Chandra’s Atmospheric Composition Explorer-2(CHACE-2), a payload onboard Chandrayaan-2, has made the first-of-its-kind discovery on the distribution of one of the noble gasses, Argon-40.
What is Chandrayaan-2?
Chandrayaan-2 is the second lunar exploration mission launched by ISRO in 2019.
Objective: To demonstrate ISRO’s capability to make a soft landing on the moon.
The mission had a lander and a rover component that was supposed to carry out a number of experiments on the lunar surface.
However, due to technical glitches in the final moments ahead of the touchdown, the lander was unable to make a soft landing. Instead, it crash-landed and got destroyed.
But the Orbiter is continuing to carry out its scientific experiments. It is carrying eight instruments, including CHACE-2, for different kinds of measurements.
What is the discovery made by the CHACE-2 payload?
Argon-40 (Ar-40) is known to exist in the lunar exosphere. But the knowledge on its distribution at higher latitudes is lacking.
Now, the CHACE-2 payload has shown that the distribution of Argon-40 gas in the lunar ‘exosphere’ exists beyond the areas that were known. It has detected the presence of Argon in the equatorial and mid-latitude regions of the Moon.
The payload has also revealed that the distribution of Ar-40 has significant spatial heterogeneity.
For example, there are localised enhancements (termed as Argon bulge) over several regions including the KREEP [potassium (K), Rare-Earth Elements, and Phosphorus (P)] on South Pole Aitken terrain (impact crater on the far side of the Moon).
Note: ‘Exosphere’ is the outermost region of the upper atmosphere of a celestial body where the constituent atoms and molecules rarely collide with each other and can escape into space.
What is the significance of this discovery?
Noble gases serve as important tracers to understand the processes of surface-exosphere interaction, and Argon-40 (Ar-40) is such an important tracer atom to study the dynamics of the lunar exospheric species.
Ar-40 originates from the radioactive disintegration of Potassium-40 (K-40) present below the lunar surface.

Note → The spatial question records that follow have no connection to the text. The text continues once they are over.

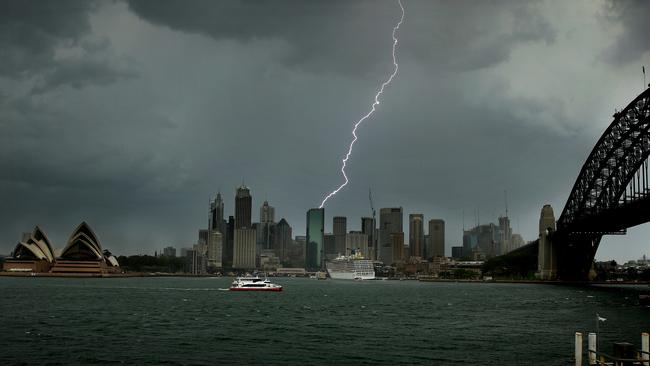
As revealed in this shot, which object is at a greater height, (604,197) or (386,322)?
(604,197)

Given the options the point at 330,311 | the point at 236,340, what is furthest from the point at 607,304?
the point at 236,340

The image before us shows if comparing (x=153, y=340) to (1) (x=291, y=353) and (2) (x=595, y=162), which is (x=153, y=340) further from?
(2) (x=595, y=162)

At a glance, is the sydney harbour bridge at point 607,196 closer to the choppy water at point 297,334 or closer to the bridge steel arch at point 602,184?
the bridge steel arch at point 602,184

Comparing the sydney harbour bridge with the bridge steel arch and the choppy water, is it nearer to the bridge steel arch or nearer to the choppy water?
the bridge steel arch

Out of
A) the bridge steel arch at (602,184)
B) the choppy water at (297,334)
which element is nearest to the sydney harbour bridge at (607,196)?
the bridge steel arch at (602,184)

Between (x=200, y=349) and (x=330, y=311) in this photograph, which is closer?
(x=200, y=349)

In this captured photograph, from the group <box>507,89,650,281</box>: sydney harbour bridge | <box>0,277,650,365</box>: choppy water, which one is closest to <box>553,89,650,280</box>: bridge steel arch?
<box>507,89,650,281</box>: sydney harbour bridge

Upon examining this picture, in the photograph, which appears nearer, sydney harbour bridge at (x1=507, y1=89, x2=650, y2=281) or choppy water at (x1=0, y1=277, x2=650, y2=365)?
choppy water at (x1=0, y1=277, x2=650, y2=365)

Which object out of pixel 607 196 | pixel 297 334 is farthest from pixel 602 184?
pixel 297 334
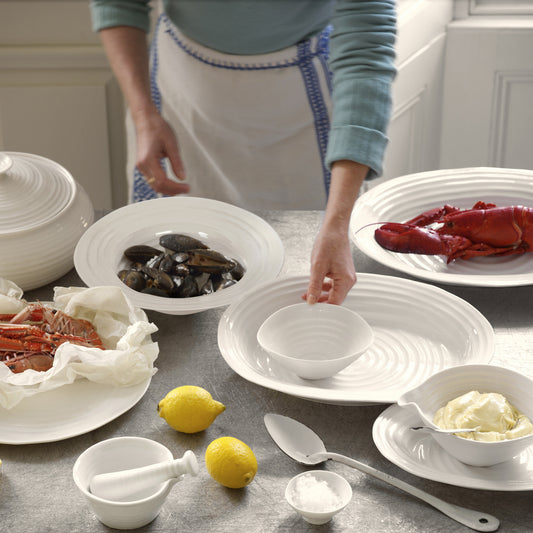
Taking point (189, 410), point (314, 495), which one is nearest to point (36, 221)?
point (189, 410)

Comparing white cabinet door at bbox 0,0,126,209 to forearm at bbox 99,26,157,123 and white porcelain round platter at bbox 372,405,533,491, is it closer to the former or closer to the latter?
forearm at bbox 99,26,157,123

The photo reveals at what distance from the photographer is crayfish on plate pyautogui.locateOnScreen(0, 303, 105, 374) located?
1065mm

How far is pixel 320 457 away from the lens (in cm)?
92

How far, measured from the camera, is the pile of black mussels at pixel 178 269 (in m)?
1.25

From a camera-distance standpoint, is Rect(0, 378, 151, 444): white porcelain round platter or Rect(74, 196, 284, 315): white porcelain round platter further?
Rect(74, 196, 284, 315): white porcelain round platter

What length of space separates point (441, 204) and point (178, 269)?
607mm

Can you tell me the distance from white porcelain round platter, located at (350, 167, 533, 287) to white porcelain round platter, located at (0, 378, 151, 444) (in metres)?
0.54

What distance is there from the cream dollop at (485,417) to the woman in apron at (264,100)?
1.06 ft

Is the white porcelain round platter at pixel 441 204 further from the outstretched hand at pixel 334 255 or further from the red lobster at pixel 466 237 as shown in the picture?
the outstretched hand at pixel 334 255

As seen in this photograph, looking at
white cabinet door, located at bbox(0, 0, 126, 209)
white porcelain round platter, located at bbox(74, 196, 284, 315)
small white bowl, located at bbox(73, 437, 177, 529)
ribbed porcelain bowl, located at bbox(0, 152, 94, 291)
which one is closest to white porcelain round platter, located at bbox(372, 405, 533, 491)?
small white bowl, located at bbox(73, 437, 177, 529)

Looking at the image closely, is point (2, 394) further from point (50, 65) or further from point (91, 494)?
point (50, 65)

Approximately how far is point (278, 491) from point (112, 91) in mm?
2087

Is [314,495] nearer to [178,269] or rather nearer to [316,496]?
[316,496]

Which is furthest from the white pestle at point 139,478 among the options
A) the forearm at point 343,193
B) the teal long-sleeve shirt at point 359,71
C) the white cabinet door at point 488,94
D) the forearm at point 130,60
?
the white cabinet door at point 488,94
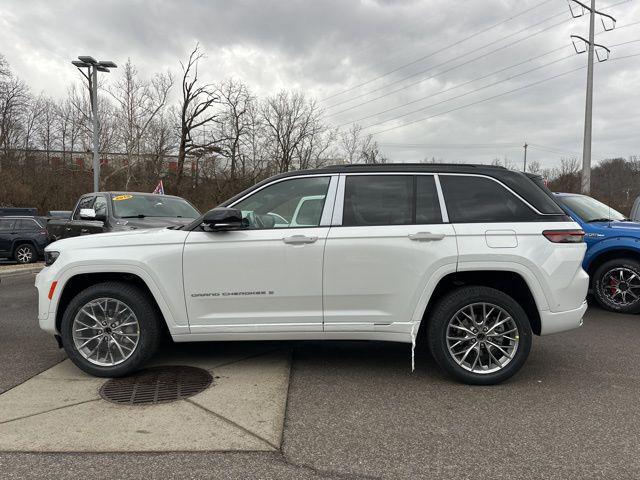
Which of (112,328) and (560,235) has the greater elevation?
(560,235)

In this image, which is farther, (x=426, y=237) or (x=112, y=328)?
(x=112, y=328)

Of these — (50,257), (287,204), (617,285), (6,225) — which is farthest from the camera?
(6,225)

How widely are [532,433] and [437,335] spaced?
1044 millimetres

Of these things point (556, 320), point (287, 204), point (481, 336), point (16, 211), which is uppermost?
point (16, 211)

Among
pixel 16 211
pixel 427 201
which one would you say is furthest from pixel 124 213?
pixel 16 211

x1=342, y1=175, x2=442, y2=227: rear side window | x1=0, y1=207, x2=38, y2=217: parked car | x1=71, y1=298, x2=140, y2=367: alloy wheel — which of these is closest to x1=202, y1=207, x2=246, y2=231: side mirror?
x1=342, y1=175, x2=442, y2=227: rear side window

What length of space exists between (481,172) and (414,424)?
2249 mm

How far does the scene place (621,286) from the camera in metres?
6.91

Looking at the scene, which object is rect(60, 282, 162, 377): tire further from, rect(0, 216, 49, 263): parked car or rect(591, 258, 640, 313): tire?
rect(0, 216, 49, 263): parked car

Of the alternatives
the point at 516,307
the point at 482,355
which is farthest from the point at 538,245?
the point at 482,355

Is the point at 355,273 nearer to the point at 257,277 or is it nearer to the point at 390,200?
the point at 390,200

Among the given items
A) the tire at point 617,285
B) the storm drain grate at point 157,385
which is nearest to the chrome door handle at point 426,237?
the storm drain grate at point 157,385

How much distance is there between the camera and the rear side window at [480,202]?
4051 millimetres

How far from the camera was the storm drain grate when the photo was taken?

Once formed, it diffuses through the inter-granular space and makes its way up to the lunar exosphere through seepages and faults.
The CHACE-2 observations provide the diurnal and spatial variation of Ar-40 covering the equatorial and mid-latitude regions of the Moon.
The uniqueness of this discovery lies in the fact that although Apollo-17(1972) and Lunar Atmosphere and Dust Environment Explorer (LADEE Mission 2014) have detected the presence of Ar-40 in the lunar exosphere, the measurements were confined to the near-equatorial region of the Moon.
Moreover, the observations of Argon bulge by CHACE-2 are indicative of unknown or additional loss processes.